The next time you need information about hardwood, you go to the library again. You can ask the mysterious and knowledgeable person for the answer or spend some time and dig through books on your own. After a few trips to the library doing the investigation on your own, you will have learned a lot about hardwood and might not need to visit the library any more to get the answers you need. You’ve become an expert in hardwood. Of course, you’ll use your new knowledge and power for something nobler than creating difficult decisions for those walking into a library.

Likewise, every time you encounter a problem, you have a choice to make. You can immediately try to find the answer by searching the Internet or by asking an expert, or you can investigate the problem on your own. If you investigate a problem on your own, you will increase your skills from the experience regardless of whether you successfully solve the problem.

Of course, you need to make sure the skills that you would learn by finding the answer on your own will help you again in the future. For example, a physician may have little use for vast knowledge of hardwood ... although she or he may still find it interesting. For a physician that has one question about hardwood every 10 years, it may be better to just ask the expert or look for a shortcut to get the information she or he needs.

The first section of this chapter will outline a useful balance that will solve problems quickly and in many cases even faster than getting a subject matter expert involved (from here on referred to as an expert). How is this possible? Well, getting an expert usually takes time. Most experts are busy with numerous other projects and are rarely available on a minute’s notice. So why turn to them at the first sign of trouble? Not only can you investigate and resolve some problems faster on your own, you can become one of the experts of tomorrow.

There are four phases of problem investigation that, when combined, will both build your skills and solve problems quickly and effectively.

  1. Initial investigation using your own skills.

  2. Search for answers using the Internet or other resource.

  3. Begin deeper investigation.

  4. Ask a subject matter expert for help.

The first phase is an attempt to diagnose the problem on your own. This ensures that you build some skill for every problem you encounter. If the first attempt takes too long (that is, the problem is urgent and you need an immediate solution), move on to the next phase, which is searching for the answer using the Internet. If that doesn't reveal a solution to the problem, don't get an expert involved just yet. The third phase is to dive in deeper on your own. It will help to build some deep skill, and your homework will also be appreciated by an expert should you need to get one involved. Lastly, when the need arises, engage an expert to help solve the problem.

The urgency of a problem should help to guide how quickly you go through the phases. For example, if you’re supporting the New York Stock Exchange and you are trying to solve a problem that would bring it back online during the peak hours of trading, you wouldn’t spend 20 minutes surfing the Internet looking for answers. You would get an expert involved immediately.

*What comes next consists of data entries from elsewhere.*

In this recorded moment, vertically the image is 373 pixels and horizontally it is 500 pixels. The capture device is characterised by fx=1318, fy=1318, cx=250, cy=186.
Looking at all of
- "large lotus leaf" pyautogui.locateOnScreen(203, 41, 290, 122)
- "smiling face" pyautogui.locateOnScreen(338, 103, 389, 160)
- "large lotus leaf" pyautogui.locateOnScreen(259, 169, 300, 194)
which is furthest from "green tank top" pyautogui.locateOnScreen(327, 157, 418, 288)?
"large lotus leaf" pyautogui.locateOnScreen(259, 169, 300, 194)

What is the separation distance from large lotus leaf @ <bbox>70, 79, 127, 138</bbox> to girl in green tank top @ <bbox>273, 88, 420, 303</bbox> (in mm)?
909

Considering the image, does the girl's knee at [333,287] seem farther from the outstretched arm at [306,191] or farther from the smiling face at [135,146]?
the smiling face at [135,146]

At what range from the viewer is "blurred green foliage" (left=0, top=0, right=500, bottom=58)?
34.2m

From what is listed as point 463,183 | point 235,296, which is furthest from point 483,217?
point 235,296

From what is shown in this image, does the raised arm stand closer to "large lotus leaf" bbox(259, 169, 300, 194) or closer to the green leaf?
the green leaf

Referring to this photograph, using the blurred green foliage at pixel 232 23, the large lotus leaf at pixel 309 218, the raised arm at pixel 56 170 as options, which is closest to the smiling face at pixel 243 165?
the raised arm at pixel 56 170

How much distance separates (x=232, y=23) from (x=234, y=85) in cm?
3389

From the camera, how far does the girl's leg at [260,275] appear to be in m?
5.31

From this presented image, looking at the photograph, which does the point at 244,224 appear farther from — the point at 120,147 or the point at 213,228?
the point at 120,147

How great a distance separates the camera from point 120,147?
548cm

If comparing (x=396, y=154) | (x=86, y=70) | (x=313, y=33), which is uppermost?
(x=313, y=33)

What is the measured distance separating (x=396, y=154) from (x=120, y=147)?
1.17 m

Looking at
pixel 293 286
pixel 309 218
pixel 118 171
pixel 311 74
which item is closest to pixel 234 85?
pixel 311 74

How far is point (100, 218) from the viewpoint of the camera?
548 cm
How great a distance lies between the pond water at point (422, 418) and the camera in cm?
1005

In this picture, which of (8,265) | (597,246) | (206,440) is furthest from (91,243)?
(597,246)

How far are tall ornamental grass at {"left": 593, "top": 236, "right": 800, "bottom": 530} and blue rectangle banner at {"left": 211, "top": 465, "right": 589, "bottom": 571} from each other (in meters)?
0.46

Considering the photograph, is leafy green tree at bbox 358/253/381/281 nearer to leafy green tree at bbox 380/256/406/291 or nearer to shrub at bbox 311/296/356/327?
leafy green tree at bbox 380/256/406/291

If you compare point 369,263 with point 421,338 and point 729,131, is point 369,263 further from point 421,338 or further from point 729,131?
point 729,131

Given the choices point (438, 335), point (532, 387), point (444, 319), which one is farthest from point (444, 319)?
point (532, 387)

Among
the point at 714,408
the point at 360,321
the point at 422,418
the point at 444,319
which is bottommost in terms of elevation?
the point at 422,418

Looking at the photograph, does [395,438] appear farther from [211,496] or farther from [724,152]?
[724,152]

The type of problem that occurred should also help guide how quickly you go through the phases. If you are a casual at-home Linux user, you might not benefit from a deep understanding of how Linux device drivers work, and it might not make sense to try and investigate such a complex problem on your own. It makes more sense to build deeper skills in a problem area when the type of problem aligns with your job responsibilities or personal interests.

1.3.1 Phase #1: Initial Investigation Using Your Own Skills

Basic information you should always make note of when you encounter a problem is:

  • The exact time the problem occurred

  • Dynamic operating system information (information that can change frequently over time)

The exact time is important because some problems are related to an event that occurred at that time. A common example is an errant cron job that randomly kills off processes on the system. A cron job is a script or program that is run by the cron daemon. The cron daemon is a process that runs in the background on Linux and Unix systems and runs programs or scripts at specific and configurable times (refer to the Linux man pages for more information about cron). A system administrator can accidentally create a cron job that will kill off processes with specific names or for a certain set of user IDs. As a non-privileged user (a user without super user privileges), your tool or application would simply be killed off without a trace. If it happens again, you will want to know what time it occurred and if it occurred at the same time of day (or week, hour, and so on).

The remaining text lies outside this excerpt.